• _PROBLEM DESCRIPTION_
Omitting every picture, output the records below exactly, please.

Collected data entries
⟨

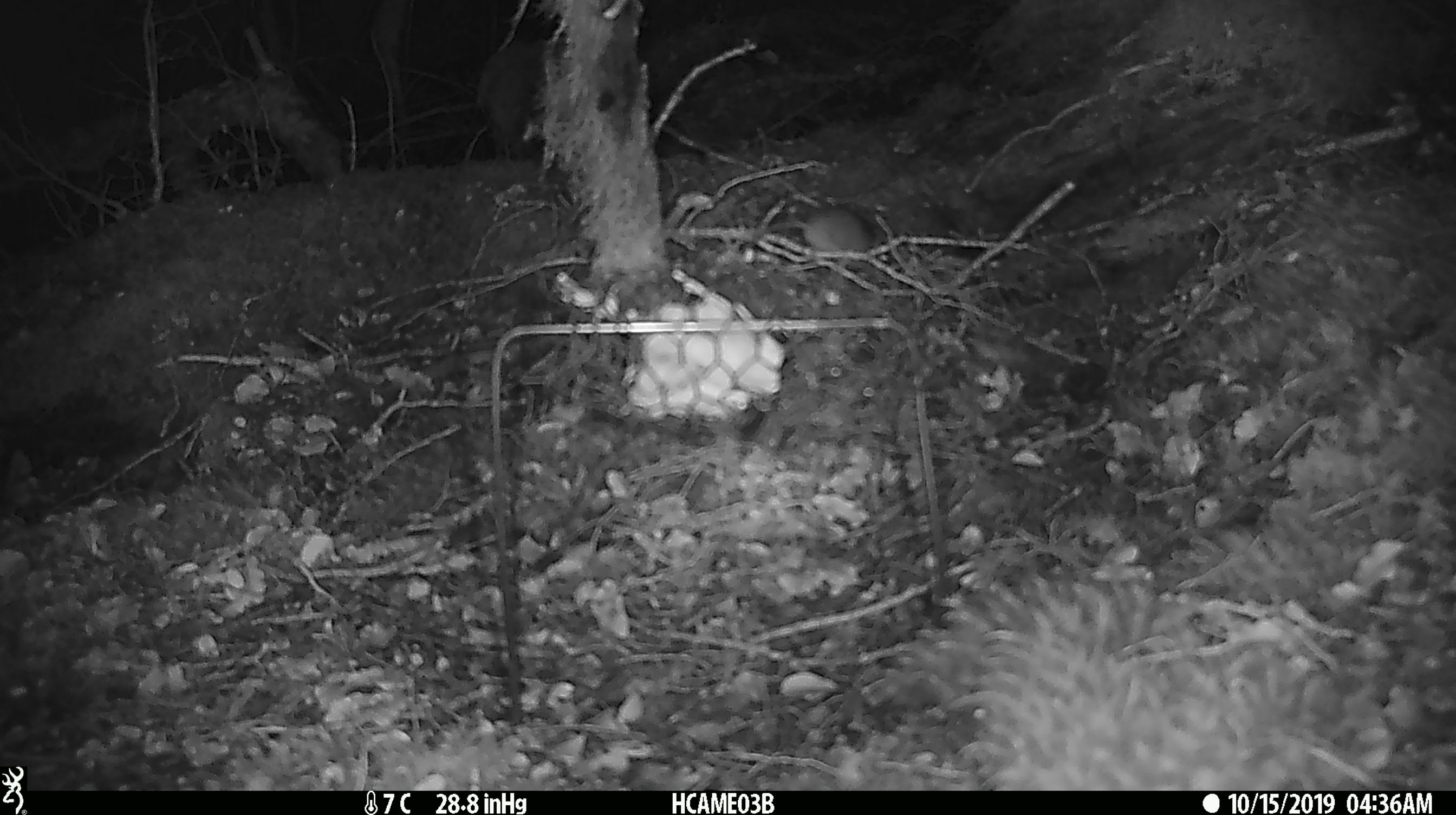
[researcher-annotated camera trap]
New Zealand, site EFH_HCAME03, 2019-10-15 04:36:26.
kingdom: Animalia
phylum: Chordata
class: Mammalia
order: Rodentia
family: Muridae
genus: Mus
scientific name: Mus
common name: mouse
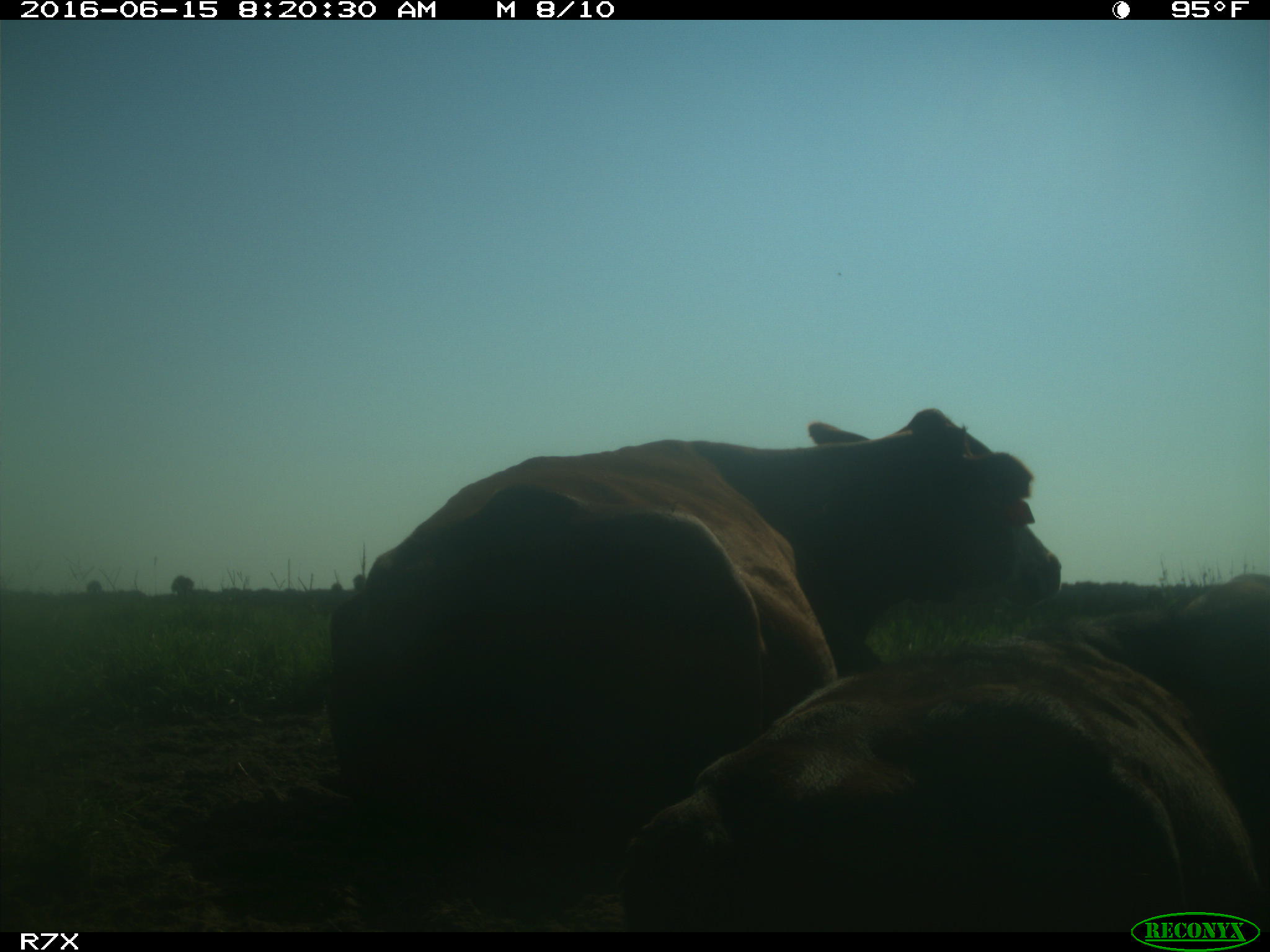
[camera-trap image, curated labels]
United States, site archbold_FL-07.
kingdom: Animalia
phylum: Chordata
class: Mammalia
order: Artiodactyla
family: Bovidae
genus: Bos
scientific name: Bos taurus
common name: domestic cow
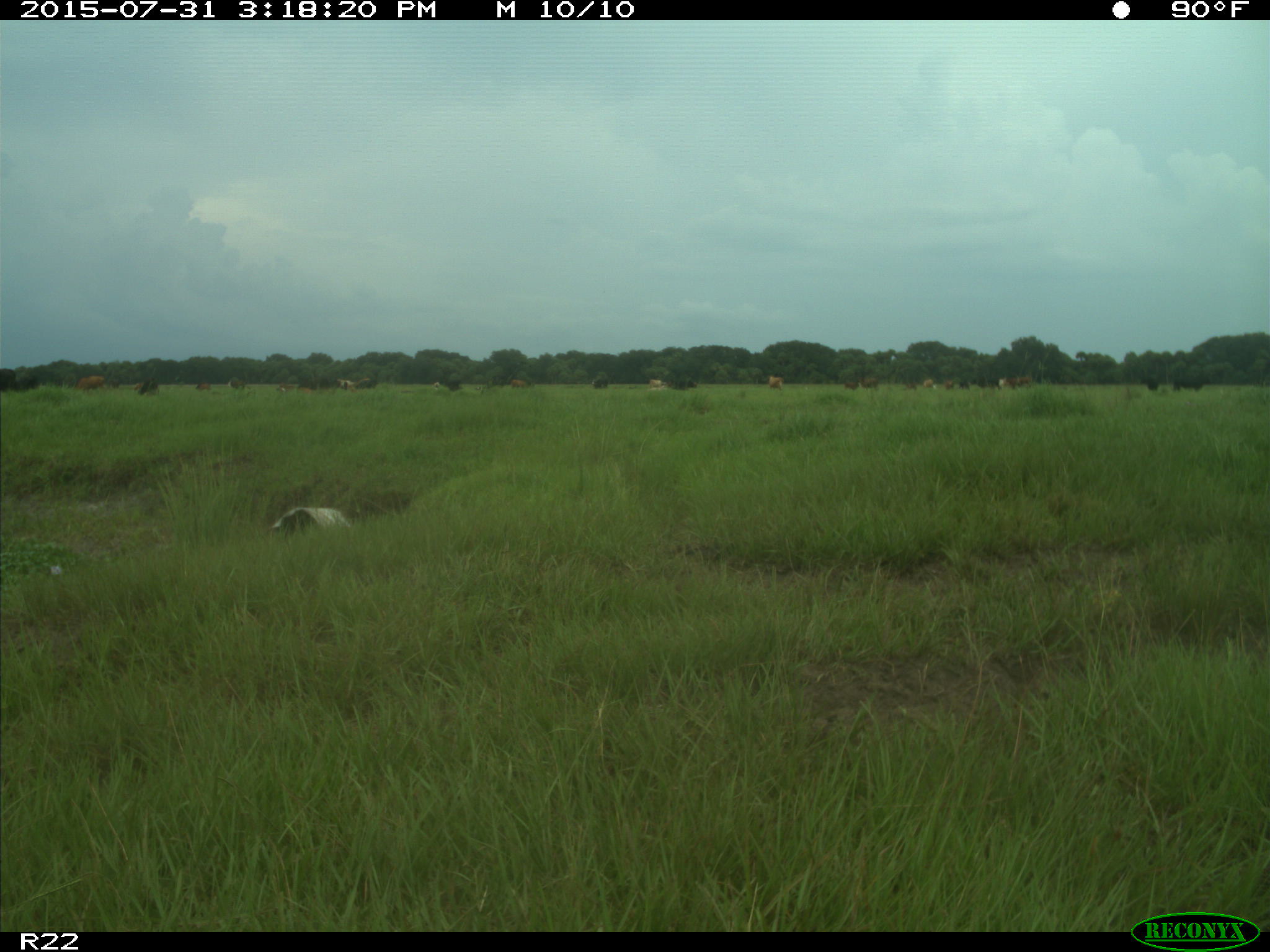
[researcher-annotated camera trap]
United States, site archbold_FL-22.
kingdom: Animalia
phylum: Chordata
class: Mammalia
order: Artiodactyla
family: Bovidae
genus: Bos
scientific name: Bos taurus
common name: domestic cow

⟩

• _ANSWER BELOW_
[researcher-annotated camera trap]
New Zealand, site EFH_HCAME03, 2019-10-15 04:36:26.
kingdom: Animalia
phylum: Chordata
class: Mammalia
order: Rodentia
family: Muridae
genus: Mus
scientific name: Mus
common name: mouse
[camera-trap image, curated labels]
United States, site archbold_FL-07.
kingdom: Animalia
phylum: Chordata
class: Mammalia
order: Artiodactyla
family: Bovidae
genus: Bos
scientific name: Bos taurus
common name: domestic cow
[researcher-annotated camera trap]
United States, site archbold_FL-22.
kingdom: Animalia
phylum: Chordata
class: Mammalia
order: Artiodactyla
family: Bovidae
genus: Bos
scientific name: Bos taurus
common name: domestic cow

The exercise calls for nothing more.